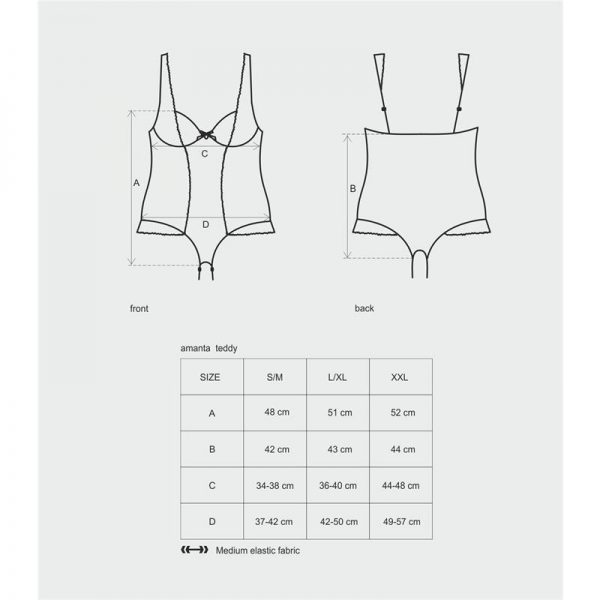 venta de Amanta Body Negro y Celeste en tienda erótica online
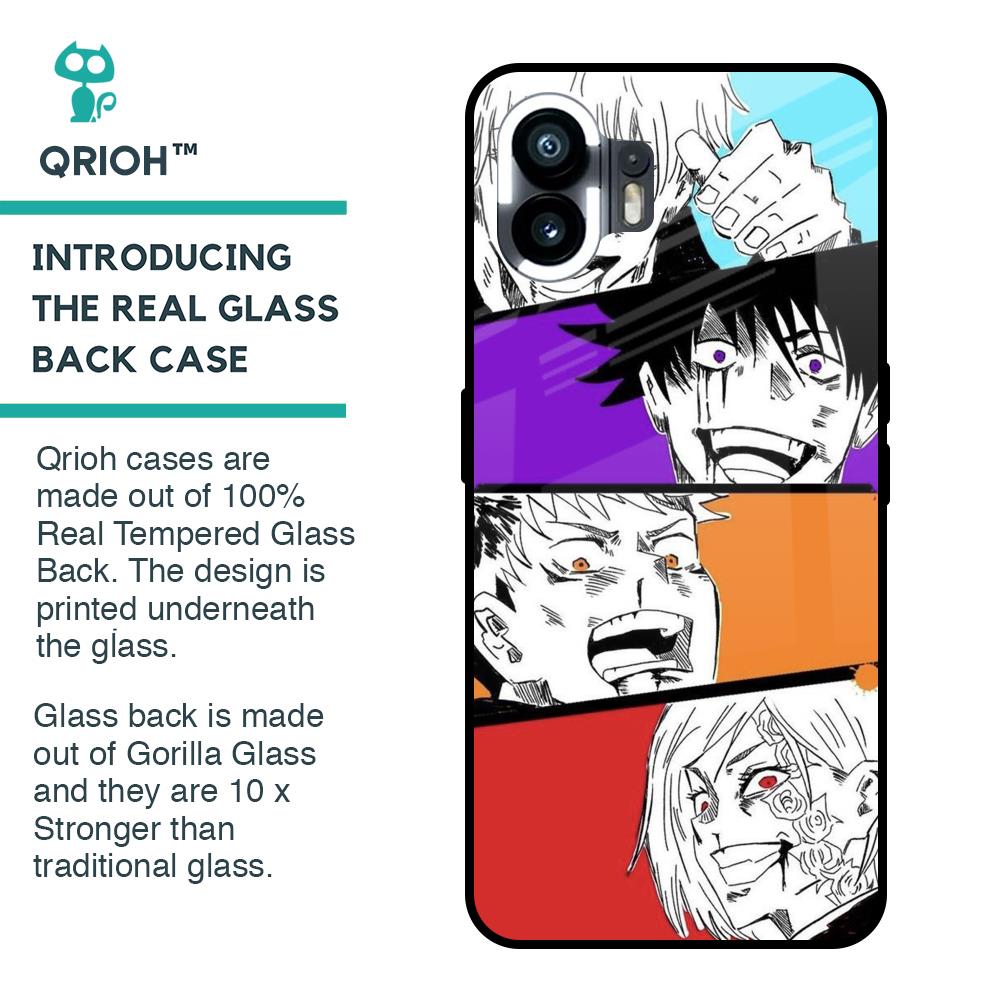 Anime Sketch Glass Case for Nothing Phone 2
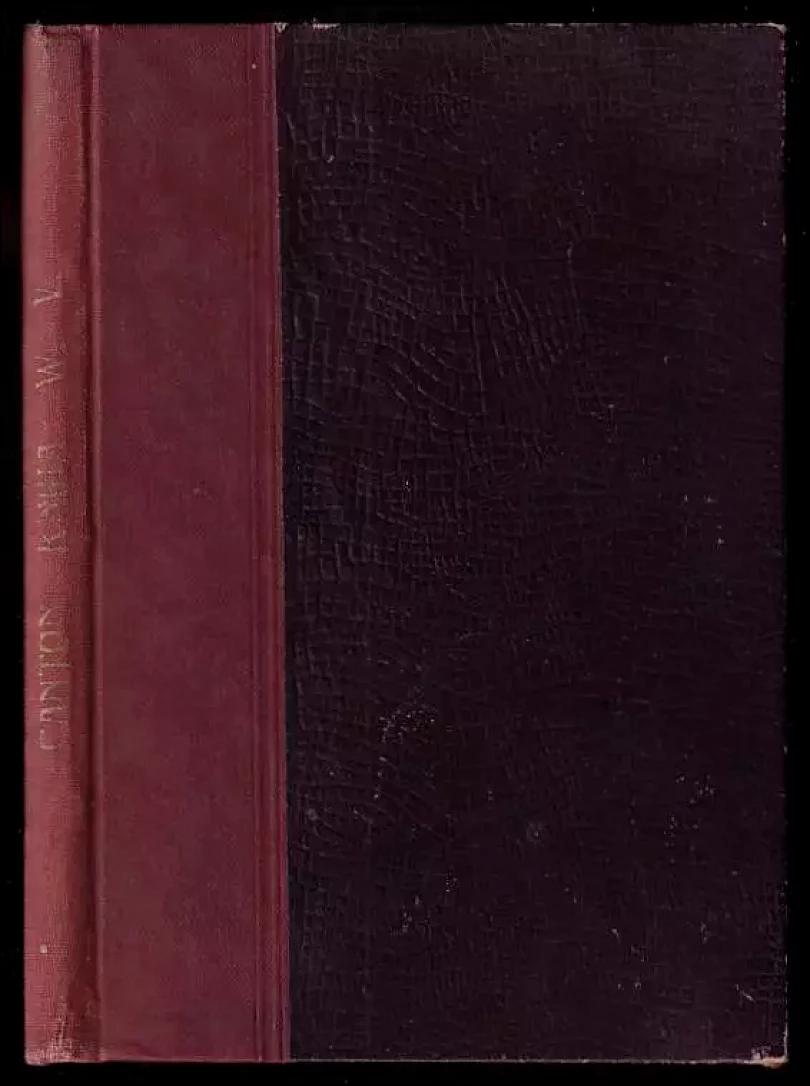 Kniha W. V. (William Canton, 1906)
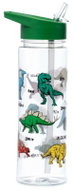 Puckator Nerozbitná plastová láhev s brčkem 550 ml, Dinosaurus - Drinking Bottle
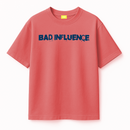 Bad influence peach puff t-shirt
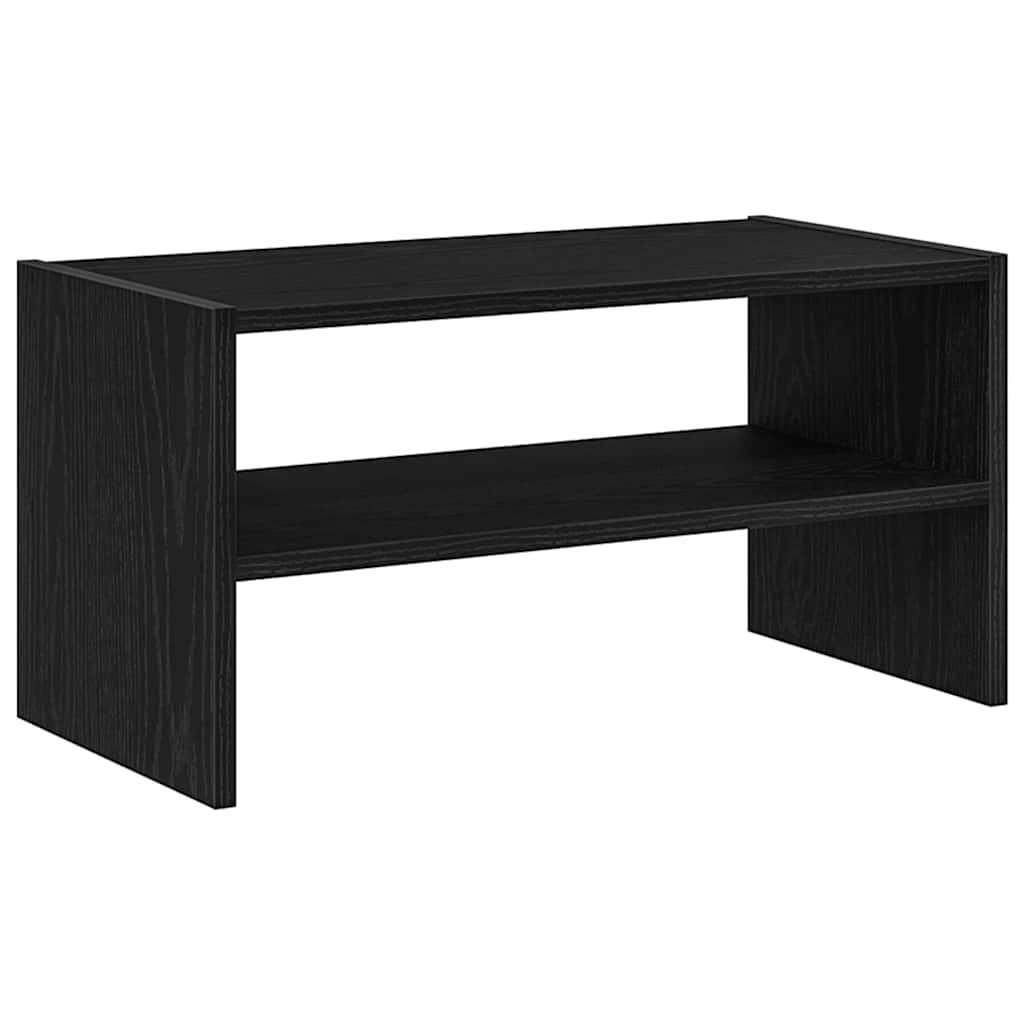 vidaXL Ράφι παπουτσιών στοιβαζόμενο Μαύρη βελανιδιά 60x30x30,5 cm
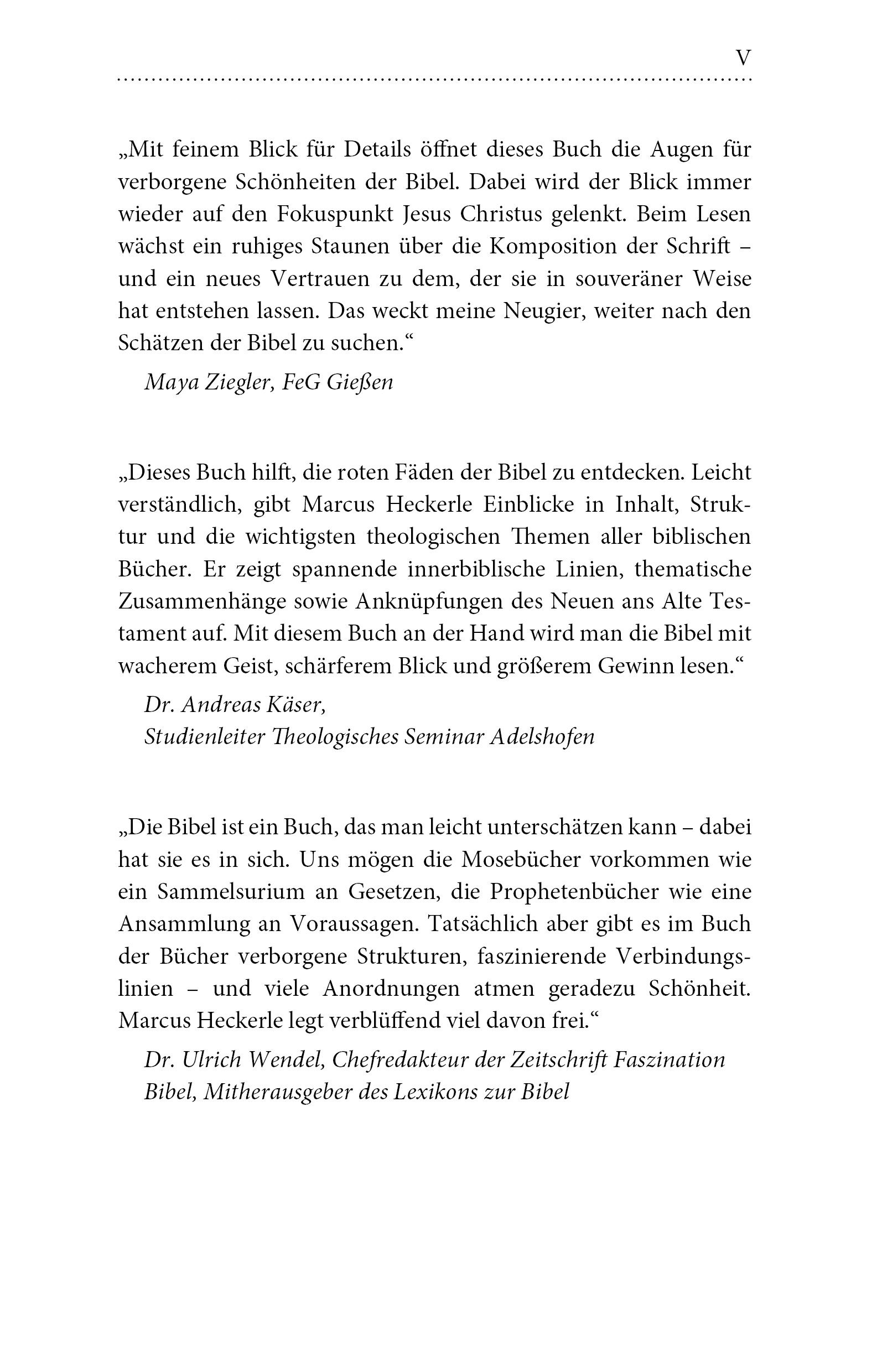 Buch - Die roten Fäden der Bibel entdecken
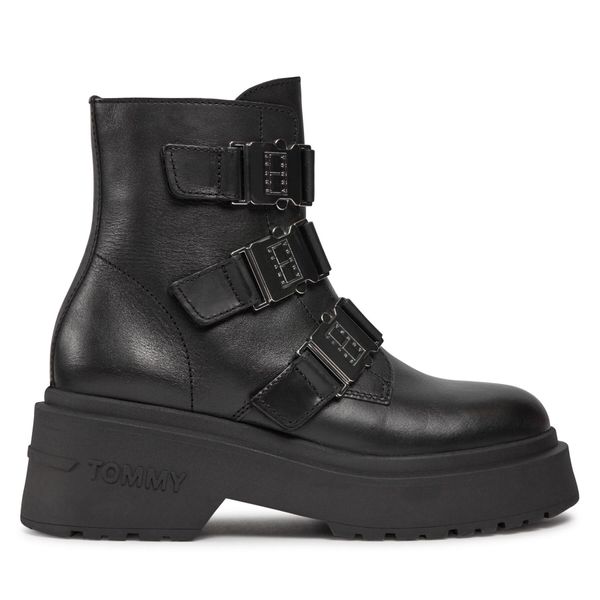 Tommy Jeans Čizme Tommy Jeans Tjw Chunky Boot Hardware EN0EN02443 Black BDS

§ **Problem requirements**
Exact copy, no pictures: please print the data above once more.

§ **Written reply**
 venta de Amanta Body Negro y Celeste en tienda erótica online
 Anime Sketch Glass Case for Nothing Phone 2
 Kniha W. V. (William Canton, 1906)
 Puckator Nerozbitná plastová láhev s brčkem 550 ml, Dinosaurus - Drinking Bottle
 Bad influence peach puff t-shirt
 vidaXL Ράφι παπουτσιών στοιβαζόμενο Μαύρη βελανιδιά 60x30x30,5 cm
 Buch - Die roten Fäden der Bibel entdecken
 Tommy Jeans Čizme Tommy Jeans Tjw Chunky Boot Hardware EN0EN02443 Black BDS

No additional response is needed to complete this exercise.